## Task directions
Please rewrite the records below with "picture-taker" changed to "photographer" and nothing else altered. Omit the pictures from your version.

--- begin ---

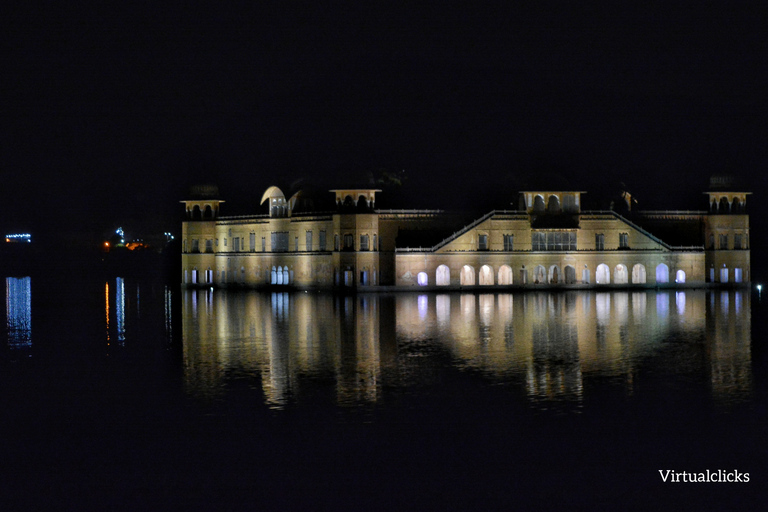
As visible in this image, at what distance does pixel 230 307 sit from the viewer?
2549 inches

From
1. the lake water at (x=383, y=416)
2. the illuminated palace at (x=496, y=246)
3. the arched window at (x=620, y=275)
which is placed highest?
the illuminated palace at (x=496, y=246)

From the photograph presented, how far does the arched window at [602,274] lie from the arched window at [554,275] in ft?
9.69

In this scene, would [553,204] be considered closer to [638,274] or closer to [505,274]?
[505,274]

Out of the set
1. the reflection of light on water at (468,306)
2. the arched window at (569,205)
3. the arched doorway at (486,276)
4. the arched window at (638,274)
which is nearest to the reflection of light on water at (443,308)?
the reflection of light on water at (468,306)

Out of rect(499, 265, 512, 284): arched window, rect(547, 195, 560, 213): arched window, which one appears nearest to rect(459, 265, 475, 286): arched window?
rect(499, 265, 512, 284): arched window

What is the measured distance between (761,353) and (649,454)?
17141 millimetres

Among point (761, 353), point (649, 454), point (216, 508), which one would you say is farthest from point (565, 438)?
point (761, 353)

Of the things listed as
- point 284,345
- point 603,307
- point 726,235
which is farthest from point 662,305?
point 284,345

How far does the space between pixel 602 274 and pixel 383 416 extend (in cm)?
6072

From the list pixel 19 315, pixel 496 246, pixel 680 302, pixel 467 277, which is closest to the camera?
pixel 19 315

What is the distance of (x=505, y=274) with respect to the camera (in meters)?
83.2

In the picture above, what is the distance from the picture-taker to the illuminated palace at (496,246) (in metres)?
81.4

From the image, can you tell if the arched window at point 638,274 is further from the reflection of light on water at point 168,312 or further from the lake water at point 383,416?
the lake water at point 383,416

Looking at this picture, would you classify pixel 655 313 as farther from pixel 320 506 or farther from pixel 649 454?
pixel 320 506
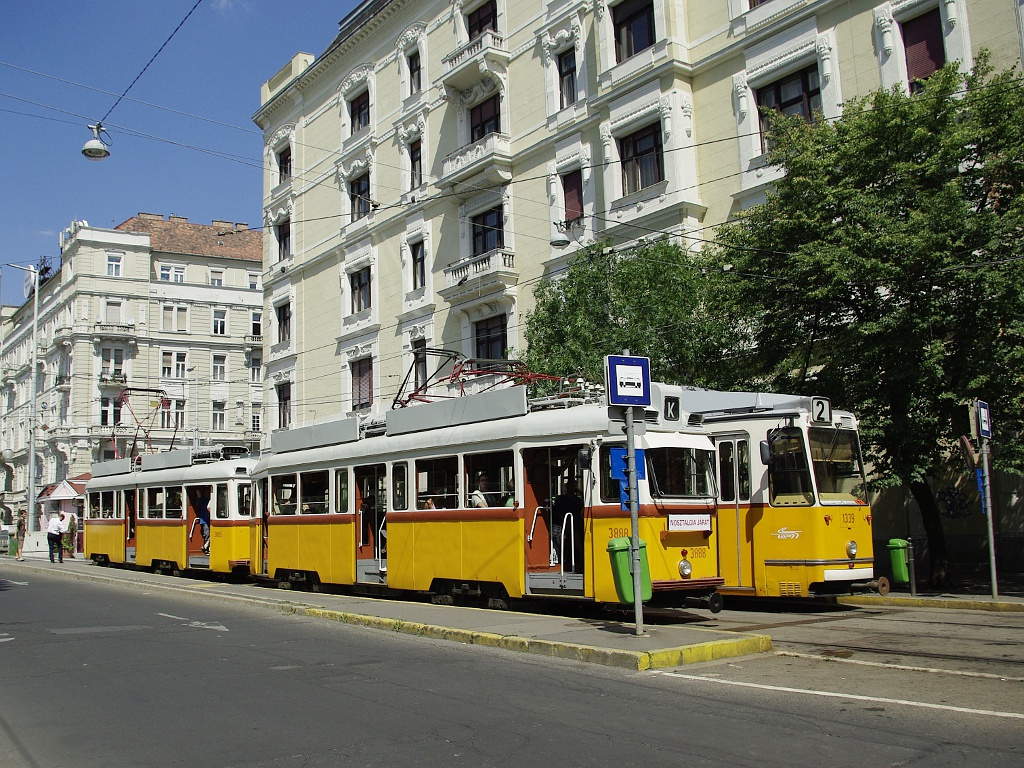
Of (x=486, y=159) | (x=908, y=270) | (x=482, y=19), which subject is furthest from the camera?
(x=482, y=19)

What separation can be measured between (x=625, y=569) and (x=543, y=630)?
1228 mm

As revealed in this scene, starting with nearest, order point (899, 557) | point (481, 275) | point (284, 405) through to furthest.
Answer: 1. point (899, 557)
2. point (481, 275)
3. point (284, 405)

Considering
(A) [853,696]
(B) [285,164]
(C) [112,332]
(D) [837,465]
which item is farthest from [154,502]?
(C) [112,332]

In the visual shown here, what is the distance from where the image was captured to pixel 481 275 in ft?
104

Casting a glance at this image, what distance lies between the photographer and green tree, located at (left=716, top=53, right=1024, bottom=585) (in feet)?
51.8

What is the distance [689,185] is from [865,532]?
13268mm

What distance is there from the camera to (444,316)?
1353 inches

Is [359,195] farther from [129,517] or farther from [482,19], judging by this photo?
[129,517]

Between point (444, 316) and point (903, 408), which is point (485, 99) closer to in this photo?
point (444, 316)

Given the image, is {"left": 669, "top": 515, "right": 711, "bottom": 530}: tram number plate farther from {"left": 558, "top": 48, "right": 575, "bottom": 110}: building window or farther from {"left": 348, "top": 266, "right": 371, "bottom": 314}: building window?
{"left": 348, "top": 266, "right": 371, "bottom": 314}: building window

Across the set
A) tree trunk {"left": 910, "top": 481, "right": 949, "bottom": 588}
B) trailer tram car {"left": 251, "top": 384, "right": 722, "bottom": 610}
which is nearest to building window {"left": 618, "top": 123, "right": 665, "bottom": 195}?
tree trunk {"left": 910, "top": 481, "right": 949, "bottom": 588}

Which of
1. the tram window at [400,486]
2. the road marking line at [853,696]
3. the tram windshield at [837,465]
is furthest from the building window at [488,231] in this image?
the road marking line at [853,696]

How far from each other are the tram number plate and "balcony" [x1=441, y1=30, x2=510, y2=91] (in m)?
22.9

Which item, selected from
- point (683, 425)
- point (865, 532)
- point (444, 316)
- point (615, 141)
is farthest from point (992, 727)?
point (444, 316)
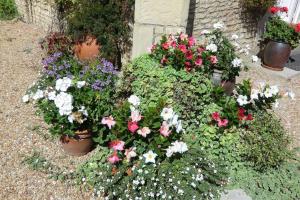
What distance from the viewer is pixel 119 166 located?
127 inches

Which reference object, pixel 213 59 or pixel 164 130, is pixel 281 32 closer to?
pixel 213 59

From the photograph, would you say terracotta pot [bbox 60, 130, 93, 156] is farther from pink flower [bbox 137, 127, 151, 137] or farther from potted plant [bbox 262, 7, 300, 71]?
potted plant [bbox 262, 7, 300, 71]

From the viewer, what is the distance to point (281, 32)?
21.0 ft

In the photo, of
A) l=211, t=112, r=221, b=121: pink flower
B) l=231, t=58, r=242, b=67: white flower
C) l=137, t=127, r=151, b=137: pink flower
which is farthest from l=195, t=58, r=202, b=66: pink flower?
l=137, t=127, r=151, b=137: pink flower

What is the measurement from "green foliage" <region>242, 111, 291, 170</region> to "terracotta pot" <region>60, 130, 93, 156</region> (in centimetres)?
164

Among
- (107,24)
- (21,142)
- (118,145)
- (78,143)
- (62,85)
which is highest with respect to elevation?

--- end ---

## Final answer
As visible in this image, at what distance does pixel 230 307 sit from the viewer?
2549 inches

From
1. the lake water at (x=383, y=416)
2. the illuminated palace at (x=496, y=246)
3. the arched window at (x=620, y=275)
which is placed highest?
the illuminated palace at (x=496, y=246)

From the photograph presented, how far does the arched window at [602,274] lie from the arched window at [554,275] in ft?
9.69

In this scene, would [553,204] be considered closer to [638,274] or closer to [505,274]?
[505,274]

Out of the set
1. the reflection of light on water at (468,306)
2. the arched window at (569,205)
3. the arched doorway at (486,276)
4. the arched window at (638,274)
which is nearest to the reflection of light on water at (443,308)?
the reflection of light on water at (468,306)

Out of rect(499, 265, 512, 284): arched window, rect(547, 195, 560, 213): arched window, which one appears nearest to rect(459, 265, 475, 286): arched window?
rect(499, 265, 512, 284): arched window

What is the measured distance between (761,353) and (649,454)?
17141 millimetres

Among point (761, 353), point (649, 454), point (216, 508), which one would you say is farthest from point (565, 438)?
point (761, 353)

Of the things listed as
- point 284,345
- point 603,307
- point 726,235
which is farthest from point 662,305?
point 284,345

How far does the space between pixel 602 274 and pixel 383 416 extend (in cm)?
6072

From the list pixel 19 315, pixel 496 246, pixel 680 302, pixel 467 277, which is closest to the camera?
pixel 19 315

What is the distance of (x=505, y=274) with respect to the camera (in meters)?
83.2

In the picture above, what is the distance from the photographer to the illuminated palace at (496,246) (in metres)?
81.4

From the image, can you tell if the arched window at point 638,274 is further from the reflection of light on water at point 168,312 or further from the lake water at point 383,416?
the lake water at point 383,416

Looking at this picture, would you classify pixel 655 313 as farther from pixel 320 506 or farther from pixel 649 454?
pixel 320 506
Of (x=486, y=159) | (x=908, y=270) | (x=482, y=19), which subject is furthest from the camera?
(x=482, y=19)

What separation can be measured between (x=625, y=569) and (x=543, y=630)?
1228 mm

As revealed in this scene, starting with nearest, order point (899, 557) | point (481, 275) | point (284, 405) through to furthest.
Answer: 1. point (899, 557)
2. point (481, 275)
3. point (284, 405)

Considering
(A) [853,696]
(B) [285,164]
(C) [112,332]
(D) [837,465]
which item is farthest from [154,502]?
(C) [112,332]

In the visual shown here, what is the distance from where the image was captured to pixel 481 275 in ft?
104

Casting a glance at this image, what distance lies between the photographer and green tree, located at (left=716, top=53, right=1024, bottom=585) (in feet)?
51.8

What is the distance [689,185] is from [865,532]?
13268mm

What distance is there from the camera to (444,316)?
1353 inches

Is [359,195] farther from [129,517] or farther from [482,19], judging by this photo?
[129,517]

Between point (444, 316) and point (903, 408), which is point (485, 99) closer to in this photo?
point (444, 316)

Given the image, is {"left": 669, "top": 515, "right": 711, "bottom": 530}: tram number plate farther from {"left": 558, "top": 48, "right": 575, "bottom": 110}: building window or farther from {"left": 348, "top": 266, "right": 371, "bottom": 314}: building window?
{"left": 348, "top": 266, "right": 371, "bottom": 314}: building window

Across the set
A) tree trunk {"left": 910, "top": 481, "right": 949, "bottom": 588}
B) trailer tram car {"left": 251, "top": 384, "right": 722, "bottom": 610}
which is nearest to building window {"left": 618, "top": 123, "right": 665, "bottom": 195}?
tree trunk {"left": 910, "top": 481, "right": 949, "bottom": 588}

Which of
1. the tram window at [400,486]
2. the road marking line at [853,696]
3. the tram windshield at [837,465]
is furthest from the building window at [488,231] in this image?
the road marking line at [853,696]

How far from each other are the tram number plate and "balcony" [x1=441, y1=30, x2=510, y2=91] (in m)?
22.9

Which item, selected from
- point (683, 425)
- point (865, 532)
- point (444, 316)
- point (615, 141)
is farthest from point (992, 727)?
point (444, 316)
What distance from the viewer is pixel 119 166 located?
127 inches

Which reference object, pixel 213 59 or pixel 164 130, is pixel 281 32 closer to?
pixel 213 59

From the photograph, would you say terracotta pot [bbox 60, 130, 93, 156] is farther from pink flower [bbox 137, 127, 151, 137] or farther from potted plant [bbox 262, 7, 300, 71]?
potted plant [bbox 262, 7, 300, 71]

From the viewer, what is the distance to point (281, 32)?
21.0 ft

In the photo, of
A) l=211, t=112, r=221, b=121: pink flower
B) l=231, t=58, r=242, b=67: white flower
C) l=137, t=127, r=151, b=137: pink flower
which is farthest from l=195, t=58, r=202, b=66: pink flower?
l=137, t=127, r=151, b=137: pink flower

What is the measurement from "green foliage" <region>242, 111, 291, 170</region> to "terracotta pot" <region>60, 130, 93, 156</region> (in centimetres)?
164

Among
- (107,24)
- (21,142)
- (118,145)
- (78,143)
- (62,85)
which is highest with respect to elevation?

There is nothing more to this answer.